As the President of the West Point Secular Student Alliance (SSA), a Military Association of Atheists and Freethinkers (MAAF) affiliate, and first Director of Military Religious Freedom Foundation (MRFF) Affairs at West Point, I have been in a position to hear countless cadets recount their personal stories of frustration in dealing with the ongoing oppressive and unconstitutional bigotry they face for being non-religious. Cadets often come to me to seek assistance, guidance and reassurance in response to instances of debasing harassment. Many here are regularly told they do not deserve a place in the military. They are shown through policy that the Constitution guarantees their freedom of, but not from religion. Many are publically chastised for seeking out a community of likeminded people because it is such a common belief that Humanism and other non-religious philosophies are inherently immoral and worse.

While dealing with the bureaucracy of the academy I have had my complaints ignored by several members of my direct military chain of command. The ranking chaplain here responded to some of these instances of clear prejudice with the useless statement that he will "do what [he] can in good conscience" (which was nothing) instead of fulfilling his legal obligations. In dealing with the Directorate of Cadet Activities I have seen the Secular Student Alliance denied recognition for two years because the former director of the organization did not see a reason to recognize an organization for support of nonreligious West Point cadets. Even after finally receiving hard-fought recognition this year, that same organization continues to work with us only half-heartedly. They have only begrudgingly given us a pitifully inadequate budget, continue to refuse to list us on their website, and one of their staff has openly laughed at the idea that we could organize a conference or even produce club t-shirts for our members.

In response to this utter nonsense, and much more, I initiated an Equal Opportunity investigation earlier this semester. I have received nothing but positive responses from the chain of command since then. The Commandant of Cadets himself, Brigadier General Theodore Martin, expressed what I perceived to be a sincere desire to see to it that these issues are dealt with quickly and severely. As happy as I was to hear his words and see his genuine concern expressed, his influence alone will not be enough to change the confidently bigoted culture of this sad place. The gulf between the intent of a General Officer and the execution of that intent by those in positions of immediate authority is massive in a complex bureaucracy entrenched in over 200 years of tradition. This chasm is widened by the rarity of people like General Martin who are willing to take on a proactive role in attempting to ensure that equality is established. The existence of decades of legal precedent and policies prohibiting this pervasive religious bigotry has not stopped it from happening in the past, and will most certainly not stop it from happening in the future so long as the many who oppose it remain too timid to stand up and be counted. I am making this stand in the hope that others will follow by whatever means they must. Perhaps now some of the 136 cadets, faculty and staff at West Point that are represented by the MRFF may find the courage to make themselves heard.

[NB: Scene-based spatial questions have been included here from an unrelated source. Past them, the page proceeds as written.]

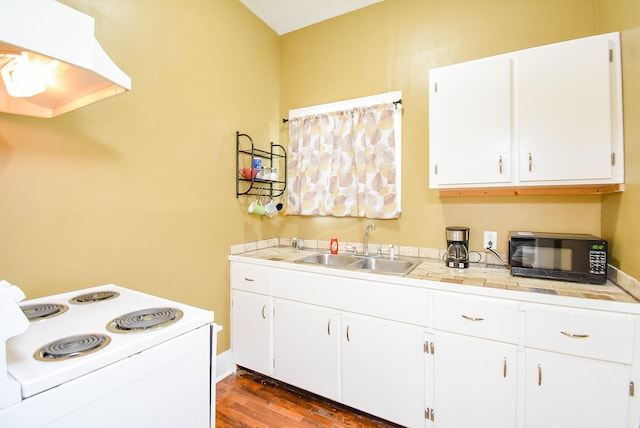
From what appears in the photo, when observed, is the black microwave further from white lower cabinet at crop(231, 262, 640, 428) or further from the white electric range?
the white electric range

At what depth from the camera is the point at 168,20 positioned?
74.8 inches

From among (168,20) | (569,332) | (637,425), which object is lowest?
(637,425)

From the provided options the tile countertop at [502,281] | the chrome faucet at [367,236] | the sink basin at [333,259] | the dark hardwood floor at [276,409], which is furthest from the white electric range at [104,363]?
the chrome faucet at [367,236]

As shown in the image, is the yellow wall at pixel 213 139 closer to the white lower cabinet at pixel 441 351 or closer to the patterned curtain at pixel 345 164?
the patterned curtain at pixel 345 164

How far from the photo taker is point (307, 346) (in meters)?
1.98

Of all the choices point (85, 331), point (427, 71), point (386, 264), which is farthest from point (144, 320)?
point (427, 71)

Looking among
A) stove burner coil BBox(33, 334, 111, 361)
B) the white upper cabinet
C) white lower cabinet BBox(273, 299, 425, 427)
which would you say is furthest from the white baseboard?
the white upper cabinet

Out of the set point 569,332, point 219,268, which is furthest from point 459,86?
point 219,268

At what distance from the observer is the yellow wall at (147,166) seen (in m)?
1.34

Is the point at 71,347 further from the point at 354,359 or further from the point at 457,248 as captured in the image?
the point at 457,248

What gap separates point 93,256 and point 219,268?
87 cm

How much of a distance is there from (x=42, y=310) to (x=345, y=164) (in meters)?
2.09

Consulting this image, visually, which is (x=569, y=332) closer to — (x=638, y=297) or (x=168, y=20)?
(x=638, y=297)

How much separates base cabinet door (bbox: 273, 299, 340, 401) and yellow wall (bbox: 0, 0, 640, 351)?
0.56 meters
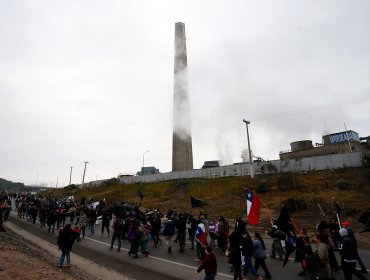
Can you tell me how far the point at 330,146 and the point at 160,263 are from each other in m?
58.9

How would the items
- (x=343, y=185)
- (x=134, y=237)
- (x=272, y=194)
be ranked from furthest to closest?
(x=272, y=194) < (x=343, y=185) < (x=134, y=237)

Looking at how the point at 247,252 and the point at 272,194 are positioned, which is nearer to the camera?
the point at 247,252

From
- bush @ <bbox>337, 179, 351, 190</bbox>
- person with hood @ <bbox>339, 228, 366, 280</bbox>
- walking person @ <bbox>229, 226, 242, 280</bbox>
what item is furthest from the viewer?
bush @ <bbox>337, 179, 351, 190</bbox>

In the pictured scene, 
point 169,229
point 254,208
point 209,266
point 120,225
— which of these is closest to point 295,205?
point 169,229

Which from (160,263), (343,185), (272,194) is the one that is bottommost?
(160,263)

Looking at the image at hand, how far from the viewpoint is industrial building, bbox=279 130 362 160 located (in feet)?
200

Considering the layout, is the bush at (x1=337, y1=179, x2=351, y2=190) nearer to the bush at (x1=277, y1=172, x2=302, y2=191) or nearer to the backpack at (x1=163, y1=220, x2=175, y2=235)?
the bush at (x1=277, y1=172, x2=302, y2=191)

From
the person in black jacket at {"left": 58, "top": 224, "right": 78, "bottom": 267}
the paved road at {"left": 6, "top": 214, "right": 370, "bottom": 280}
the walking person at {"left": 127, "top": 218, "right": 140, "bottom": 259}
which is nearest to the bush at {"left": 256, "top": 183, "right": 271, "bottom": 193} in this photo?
the paved road at {"left": 6, "top": 214, "right": 370, "bottom": 280}

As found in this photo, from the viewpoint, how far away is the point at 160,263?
41.6 feet

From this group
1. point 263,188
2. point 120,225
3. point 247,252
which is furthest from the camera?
point 263,188

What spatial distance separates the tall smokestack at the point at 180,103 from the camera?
248 feet

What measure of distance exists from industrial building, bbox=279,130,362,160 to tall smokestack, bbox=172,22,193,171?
78.0 ft

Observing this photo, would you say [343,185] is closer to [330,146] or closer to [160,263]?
[330,146]

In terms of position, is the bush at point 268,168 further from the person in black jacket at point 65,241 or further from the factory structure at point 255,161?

Although I have decided that I do not wish to be a part of the Long Gray Line, there are many other bright young men and women who will remain here and continue the work I started. Their efforts, combined with support from Jason Torpy and MAAF, Mikey Weinstein and the MRFF, Lyz Liddell and the rest of the wonderful staff of SSA national, and many other organizations will ultimately lead to the development of a flourishing community of support for non-religious cadets at West Point. It is pathetic that so many leaders in the military are comfortable with both subtly and brutally discriminating against non-religious members. Perhaps with enough external pressure brought to bear by continued civil rights activism, America's military leadership will one day soon be forced to realize that non-religious soldiers are not enemies of the state to be shunned, ridiculed and marginalized, but rather patriotic, honorable Americans to be respected as equals.

Update: I am proud to affirm that I am continuing in my public position as the Director of West Point Affairs for the Military Religious Freedom Foundation, which currently has 165 cadets, faculty and staff clients; a 21 percent increase in client load since I went public. Further, I have confirmed that officers at West Point have been given a gag order by senior leadership to specifically not talk to the media about any aspect of my departure. Both the spike in MRFF clients at West Point and the silencing of its officers speak volumes about the very matters of disgrace that I have expressed herein.